### Supplied records:
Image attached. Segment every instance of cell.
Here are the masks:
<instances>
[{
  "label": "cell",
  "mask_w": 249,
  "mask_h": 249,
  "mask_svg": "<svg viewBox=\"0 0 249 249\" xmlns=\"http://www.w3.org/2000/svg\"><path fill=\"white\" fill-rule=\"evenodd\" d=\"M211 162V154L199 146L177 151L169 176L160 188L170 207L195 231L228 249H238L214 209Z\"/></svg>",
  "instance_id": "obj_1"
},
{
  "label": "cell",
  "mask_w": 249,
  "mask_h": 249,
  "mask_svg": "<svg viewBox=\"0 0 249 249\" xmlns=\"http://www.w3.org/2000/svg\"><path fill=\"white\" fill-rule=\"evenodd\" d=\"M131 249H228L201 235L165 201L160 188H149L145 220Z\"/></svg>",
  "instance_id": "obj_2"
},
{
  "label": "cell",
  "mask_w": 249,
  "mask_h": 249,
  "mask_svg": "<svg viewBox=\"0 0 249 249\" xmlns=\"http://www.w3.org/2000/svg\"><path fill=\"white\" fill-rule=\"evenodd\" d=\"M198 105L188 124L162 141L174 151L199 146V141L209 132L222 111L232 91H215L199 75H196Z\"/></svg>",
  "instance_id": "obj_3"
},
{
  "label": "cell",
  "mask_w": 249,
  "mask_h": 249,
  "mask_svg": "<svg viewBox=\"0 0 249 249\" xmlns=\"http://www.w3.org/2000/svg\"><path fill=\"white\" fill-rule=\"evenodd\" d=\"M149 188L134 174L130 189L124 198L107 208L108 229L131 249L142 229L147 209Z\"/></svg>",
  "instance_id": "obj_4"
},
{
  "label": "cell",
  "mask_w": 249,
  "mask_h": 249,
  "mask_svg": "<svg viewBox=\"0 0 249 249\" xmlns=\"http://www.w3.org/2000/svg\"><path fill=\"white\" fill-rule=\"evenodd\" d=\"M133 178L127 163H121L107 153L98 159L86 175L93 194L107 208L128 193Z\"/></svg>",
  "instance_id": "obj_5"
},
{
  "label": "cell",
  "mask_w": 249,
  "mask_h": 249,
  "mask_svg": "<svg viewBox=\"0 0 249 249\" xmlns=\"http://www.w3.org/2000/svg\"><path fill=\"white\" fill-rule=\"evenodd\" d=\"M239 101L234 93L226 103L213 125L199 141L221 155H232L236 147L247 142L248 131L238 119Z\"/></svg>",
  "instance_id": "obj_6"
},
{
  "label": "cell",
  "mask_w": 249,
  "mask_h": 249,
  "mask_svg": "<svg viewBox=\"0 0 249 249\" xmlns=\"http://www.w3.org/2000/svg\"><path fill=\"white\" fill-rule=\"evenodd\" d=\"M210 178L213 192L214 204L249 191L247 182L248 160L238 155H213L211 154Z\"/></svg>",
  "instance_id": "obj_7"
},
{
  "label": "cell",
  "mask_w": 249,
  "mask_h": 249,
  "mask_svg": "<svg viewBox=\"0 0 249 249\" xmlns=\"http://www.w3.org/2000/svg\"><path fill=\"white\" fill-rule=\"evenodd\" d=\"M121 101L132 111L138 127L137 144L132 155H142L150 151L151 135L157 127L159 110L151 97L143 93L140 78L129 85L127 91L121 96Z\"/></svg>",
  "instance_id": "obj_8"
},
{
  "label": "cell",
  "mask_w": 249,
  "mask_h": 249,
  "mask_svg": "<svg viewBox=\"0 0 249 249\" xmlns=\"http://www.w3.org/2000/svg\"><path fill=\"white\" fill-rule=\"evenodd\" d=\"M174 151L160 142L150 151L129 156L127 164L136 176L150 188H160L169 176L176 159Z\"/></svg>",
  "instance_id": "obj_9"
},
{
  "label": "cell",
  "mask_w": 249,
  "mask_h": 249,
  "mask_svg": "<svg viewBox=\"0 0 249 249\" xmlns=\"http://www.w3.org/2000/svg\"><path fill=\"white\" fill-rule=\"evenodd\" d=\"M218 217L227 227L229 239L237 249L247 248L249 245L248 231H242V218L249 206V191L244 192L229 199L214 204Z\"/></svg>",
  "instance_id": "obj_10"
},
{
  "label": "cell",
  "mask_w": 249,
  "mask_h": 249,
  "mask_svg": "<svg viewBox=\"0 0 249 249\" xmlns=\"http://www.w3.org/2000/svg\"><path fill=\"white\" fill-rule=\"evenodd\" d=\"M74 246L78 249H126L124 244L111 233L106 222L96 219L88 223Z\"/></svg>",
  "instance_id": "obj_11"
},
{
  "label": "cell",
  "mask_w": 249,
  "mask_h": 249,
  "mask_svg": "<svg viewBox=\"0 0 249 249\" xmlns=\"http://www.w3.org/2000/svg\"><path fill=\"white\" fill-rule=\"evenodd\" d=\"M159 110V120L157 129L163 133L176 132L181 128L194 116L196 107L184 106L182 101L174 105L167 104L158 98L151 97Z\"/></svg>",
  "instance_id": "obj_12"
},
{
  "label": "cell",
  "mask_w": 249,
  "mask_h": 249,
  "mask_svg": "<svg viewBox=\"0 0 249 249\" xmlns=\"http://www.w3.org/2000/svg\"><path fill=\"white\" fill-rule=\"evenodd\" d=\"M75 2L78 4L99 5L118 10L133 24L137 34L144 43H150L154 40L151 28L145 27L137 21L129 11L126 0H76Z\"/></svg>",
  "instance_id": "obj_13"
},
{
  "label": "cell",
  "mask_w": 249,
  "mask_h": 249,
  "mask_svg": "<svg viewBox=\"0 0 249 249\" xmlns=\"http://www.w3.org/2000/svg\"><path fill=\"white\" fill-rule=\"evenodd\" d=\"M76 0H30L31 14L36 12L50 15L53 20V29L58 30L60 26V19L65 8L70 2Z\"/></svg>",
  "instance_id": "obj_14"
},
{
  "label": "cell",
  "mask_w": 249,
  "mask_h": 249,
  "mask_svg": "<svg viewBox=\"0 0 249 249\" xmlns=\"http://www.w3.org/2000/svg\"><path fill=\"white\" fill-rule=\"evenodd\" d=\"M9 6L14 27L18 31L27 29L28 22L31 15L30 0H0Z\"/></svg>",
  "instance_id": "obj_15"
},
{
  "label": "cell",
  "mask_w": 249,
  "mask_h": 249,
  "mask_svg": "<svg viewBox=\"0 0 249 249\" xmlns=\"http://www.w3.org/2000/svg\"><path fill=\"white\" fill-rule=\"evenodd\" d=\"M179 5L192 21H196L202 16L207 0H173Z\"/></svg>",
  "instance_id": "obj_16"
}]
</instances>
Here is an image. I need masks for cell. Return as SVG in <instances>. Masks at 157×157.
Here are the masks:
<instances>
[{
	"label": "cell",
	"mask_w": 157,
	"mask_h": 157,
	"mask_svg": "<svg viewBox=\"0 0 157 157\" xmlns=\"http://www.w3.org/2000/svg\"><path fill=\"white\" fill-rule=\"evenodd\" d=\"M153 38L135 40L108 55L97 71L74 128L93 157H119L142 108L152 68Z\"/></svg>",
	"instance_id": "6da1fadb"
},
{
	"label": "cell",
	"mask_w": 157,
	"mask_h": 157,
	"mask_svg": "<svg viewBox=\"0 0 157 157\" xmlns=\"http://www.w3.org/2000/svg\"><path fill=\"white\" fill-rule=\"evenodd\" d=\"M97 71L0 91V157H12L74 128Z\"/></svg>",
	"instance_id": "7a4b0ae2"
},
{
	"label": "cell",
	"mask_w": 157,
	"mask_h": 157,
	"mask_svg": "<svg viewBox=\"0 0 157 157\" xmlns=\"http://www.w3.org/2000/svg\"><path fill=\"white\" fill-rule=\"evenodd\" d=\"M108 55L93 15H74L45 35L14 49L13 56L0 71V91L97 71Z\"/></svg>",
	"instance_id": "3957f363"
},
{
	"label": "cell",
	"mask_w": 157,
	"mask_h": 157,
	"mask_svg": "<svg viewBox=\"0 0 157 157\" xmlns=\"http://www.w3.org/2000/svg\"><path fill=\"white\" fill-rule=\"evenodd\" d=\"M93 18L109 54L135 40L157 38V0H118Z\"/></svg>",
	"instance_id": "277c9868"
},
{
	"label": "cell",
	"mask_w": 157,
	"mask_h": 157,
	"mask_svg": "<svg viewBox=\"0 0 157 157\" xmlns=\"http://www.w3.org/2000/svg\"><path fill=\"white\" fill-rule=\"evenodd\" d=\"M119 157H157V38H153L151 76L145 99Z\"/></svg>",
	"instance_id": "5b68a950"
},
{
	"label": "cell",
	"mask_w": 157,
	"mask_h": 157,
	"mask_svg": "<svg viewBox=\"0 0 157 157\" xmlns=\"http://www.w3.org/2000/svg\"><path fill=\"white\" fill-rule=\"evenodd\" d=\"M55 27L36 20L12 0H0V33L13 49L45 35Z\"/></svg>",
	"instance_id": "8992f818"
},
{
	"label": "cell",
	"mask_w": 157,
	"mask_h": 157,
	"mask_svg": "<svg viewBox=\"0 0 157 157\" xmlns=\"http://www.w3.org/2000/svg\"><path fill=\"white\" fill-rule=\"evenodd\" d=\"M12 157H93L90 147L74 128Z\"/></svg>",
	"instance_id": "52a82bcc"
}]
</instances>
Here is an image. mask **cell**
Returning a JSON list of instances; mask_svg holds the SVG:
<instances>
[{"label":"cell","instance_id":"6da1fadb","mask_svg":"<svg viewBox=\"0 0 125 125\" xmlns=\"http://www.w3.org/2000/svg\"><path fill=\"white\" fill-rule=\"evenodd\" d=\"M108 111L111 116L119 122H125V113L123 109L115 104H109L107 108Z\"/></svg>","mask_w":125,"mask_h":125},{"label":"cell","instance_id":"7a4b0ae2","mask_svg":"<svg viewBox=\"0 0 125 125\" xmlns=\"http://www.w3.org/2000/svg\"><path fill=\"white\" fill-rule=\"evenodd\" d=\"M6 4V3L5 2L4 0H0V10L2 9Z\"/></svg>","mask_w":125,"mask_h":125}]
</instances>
==
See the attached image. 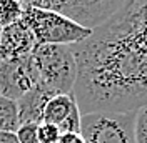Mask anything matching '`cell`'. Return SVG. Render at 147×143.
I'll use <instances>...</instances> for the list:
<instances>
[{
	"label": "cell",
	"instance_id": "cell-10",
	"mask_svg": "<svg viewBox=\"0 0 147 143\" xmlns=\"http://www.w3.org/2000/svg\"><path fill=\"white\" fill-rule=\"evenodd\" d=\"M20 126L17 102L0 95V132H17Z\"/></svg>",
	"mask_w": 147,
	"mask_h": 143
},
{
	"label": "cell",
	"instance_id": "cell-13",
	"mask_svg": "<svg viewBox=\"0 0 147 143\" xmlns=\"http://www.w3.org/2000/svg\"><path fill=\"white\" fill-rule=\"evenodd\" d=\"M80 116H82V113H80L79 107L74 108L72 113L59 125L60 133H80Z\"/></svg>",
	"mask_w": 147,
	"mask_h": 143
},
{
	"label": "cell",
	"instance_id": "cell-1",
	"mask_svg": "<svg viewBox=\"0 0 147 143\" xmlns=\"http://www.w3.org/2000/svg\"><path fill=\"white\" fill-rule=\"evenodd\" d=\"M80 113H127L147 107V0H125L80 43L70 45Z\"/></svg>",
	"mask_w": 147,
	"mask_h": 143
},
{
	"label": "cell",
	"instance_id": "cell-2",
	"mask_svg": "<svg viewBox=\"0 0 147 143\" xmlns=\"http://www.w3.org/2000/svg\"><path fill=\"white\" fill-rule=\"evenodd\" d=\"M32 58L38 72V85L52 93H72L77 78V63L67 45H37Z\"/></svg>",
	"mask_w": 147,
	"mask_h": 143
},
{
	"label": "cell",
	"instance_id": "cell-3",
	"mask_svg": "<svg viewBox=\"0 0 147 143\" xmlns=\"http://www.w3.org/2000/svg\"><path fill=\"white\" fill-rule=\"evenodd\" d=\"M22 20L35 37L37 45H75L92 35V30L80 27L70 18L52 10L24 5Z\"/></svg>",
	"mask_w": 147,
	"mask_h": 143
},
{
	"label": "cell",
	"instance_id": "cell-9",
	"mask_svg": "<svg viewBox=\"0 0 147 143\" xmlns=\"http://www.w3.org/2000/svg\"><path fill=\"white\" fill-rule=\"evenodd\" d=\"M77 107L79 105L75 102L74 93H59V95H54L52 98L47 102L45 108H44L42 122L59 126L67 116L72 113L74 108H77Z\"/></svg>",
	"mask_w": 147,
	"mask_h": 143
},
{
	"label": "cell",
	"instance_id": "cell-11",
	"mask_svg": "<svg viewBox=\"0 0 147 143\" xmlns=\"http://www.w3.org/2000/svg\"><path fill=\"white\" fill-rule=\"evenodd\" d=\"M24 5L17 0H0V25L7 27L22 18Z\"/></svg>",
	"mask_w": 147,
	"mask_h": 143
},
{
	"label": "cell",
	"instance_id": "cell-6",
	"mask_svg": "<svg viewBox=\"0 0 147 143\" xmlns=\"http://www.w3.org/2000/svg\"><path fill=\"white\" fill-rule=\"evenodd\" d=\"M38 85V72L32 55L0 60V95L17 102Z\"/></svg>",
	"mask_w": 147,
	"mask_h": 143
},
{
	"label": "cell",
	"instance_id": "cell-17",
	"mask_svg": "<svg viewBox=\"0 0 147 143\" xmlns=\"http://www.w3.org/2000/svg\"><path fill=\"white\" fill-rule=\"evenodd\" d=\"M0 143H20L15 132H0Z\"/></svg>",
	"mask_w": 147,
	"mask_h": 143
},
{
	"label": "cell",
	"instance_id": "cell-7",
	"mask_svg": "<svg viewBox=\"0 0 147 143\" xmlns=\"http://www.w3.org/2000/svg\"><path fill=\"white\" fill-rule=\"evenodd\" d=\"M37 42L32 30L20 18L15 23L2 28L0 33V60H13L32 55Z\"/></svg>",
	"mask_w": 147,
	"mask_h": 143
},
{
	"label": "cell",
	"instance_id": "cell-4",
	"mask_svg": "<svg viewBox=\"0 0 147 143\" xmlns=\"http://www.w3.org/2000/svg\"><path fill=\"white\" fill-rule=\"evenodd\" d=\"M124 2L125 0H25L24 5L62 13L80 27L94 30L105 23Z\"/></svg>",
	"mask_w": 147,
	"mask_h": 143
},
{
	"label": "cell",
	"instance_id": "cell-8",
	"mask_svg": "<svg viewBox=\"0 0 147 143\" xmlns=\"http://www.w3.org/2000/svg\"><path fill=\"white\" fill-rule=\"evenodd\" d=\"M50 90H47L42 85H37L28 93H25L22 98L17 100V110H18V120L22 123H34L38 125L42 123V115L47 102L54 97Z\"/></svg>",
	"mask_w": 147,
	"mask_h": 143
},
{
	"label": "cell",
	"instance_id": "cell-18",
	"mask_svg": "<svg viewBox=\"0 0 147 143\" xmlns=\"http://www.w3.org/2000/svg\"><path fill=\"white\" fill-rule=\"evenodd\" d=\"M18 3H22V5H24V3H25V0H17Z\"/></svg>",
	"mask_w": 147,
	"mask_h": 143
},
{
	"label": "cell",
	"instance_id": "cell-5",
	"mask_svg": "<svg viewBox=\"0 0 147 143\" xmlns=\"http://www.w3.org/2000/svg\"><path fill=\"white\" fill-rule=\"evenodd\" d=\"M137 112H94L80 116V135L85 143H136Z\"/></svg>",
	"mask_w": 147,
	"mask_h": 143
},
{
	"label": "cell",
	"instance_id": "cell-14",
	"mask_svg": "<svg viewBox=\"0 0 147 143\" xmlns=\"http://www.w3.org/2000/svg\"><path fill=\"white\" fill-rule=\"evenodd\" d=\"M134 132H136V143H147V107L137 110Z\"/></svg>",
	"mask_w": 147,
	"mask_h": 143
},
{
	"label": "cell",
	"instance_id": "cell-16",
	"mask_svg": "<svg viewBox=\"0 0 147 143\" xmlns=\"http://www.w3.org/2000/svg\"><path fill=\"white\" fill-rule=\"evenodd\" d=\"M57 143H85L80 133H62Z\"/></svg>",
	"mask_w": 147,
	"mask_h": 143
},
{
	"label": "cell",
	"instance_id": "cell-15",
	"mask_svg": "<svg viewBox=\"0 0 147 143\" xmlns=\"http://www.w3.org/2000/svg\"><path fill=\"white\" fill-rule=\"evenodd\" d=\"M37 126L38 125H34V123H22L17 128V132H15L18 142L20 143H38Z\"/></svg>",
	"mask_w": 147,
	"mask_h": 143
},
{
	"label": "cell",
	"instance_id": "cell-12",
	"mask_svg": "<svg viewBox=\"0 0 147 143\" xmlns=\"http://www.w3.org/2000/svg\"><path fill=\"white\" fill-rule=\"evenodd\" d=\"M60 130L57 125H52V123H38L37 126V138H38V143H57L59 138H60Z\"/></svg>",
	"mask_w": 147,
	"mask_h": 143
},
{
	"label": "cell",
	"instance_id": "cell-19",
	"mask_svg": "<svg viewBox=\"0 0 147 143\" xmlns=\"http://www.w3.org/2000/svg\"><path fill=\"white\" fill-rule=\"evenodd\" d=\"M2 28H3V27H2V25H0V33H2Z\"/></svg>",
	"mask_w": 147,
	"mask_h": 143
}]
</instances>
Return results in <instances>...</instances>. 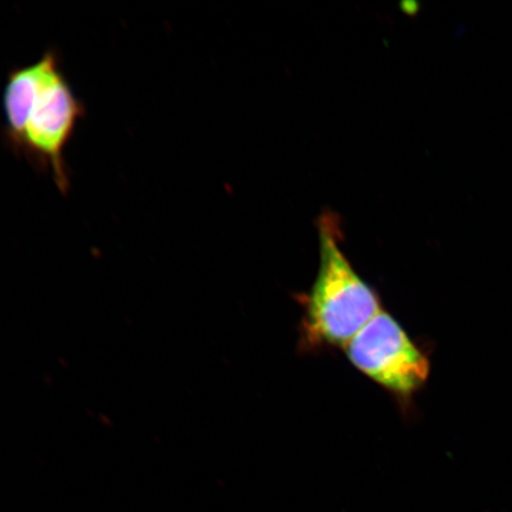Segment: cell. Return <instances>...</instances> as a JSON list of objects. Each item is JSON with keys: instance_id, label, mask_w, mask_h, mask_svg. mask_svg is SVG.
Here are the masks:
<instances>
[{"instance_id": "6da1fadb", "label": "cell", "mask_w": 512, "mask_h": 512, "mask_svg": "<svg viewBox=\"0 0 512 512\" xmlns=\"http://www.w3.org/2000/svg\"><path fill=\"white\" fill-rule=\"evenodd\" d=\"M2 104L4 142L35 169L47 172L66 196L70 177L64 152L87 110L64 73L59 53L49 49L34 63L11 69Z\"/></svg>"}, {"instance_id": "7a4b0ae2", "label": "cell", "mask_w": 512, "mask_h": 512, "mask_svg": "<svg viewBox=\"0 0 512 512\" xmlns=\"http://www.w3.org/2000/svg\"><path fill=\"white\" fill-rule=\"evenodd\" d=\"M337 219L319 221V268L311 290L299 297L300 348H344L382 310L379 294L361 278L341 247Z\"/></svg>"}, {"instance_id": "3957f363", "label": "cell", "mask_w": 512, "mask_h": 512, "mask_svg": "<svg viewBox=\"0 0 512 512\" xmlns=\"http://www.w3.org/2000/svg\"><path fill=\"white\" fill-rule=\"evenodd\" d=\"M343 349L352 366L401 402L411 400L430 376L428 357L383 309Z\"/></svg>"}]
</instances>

### Exercise requirements:
Copy the lines of the records verbatim, beginning with the line that contains "Image attached. Segment" and ending with the line that contains "105L188 124L162 141L174", both of those lines included.

### Task solution:
Image attached. Segment every instance of cell.
Here are the masks:
<instances>
[{
  "label": "cell",
  "mask_w": 249,
  "mask_h": 249,
  "mask_svg": "<svg viewBox=\"0 0 249 249\" xmlns=\"http://www.w3.org/2000/svg\"><path fill=\"white\" fill-rule=\"evenodd\" d=\"M211 162V154L199 146L177 151L169 176L160 188L170 207L195 231L228 249H238L214 209Z\"/></svg>",
  "instance_id": "obj_1"
},
{
  "label": "cell",
  "mask_w": 249,
  "mask_h": 249,
  "mask_svg": "<svg viewBox=\"0 0 249 249\" xmlns=\"http://www.w3.org/2000/svg\"><path fill=\"white\" fill-rule=\"evenodd\" d=\"M131 249H228L201 235L165 201L160 188H149L145 220Z\"/></svg>",
  "instance_id": "obj_2"
},
{
  "label": "cell",
  "mask_w": 249,
  "mask_h": 249,
  "mask_svg": "<svg viewBox=\"0 0 249 249\" xmlns=\"http://www.w3.org/2000/svg\"><path fill=\"white\" fill-rule=\"evenodd\" d=\"M198 105L188 124L162 141L174 151L199 146V141L209 132L222 111L232 91H215L199 75H196Z\"/></svg>",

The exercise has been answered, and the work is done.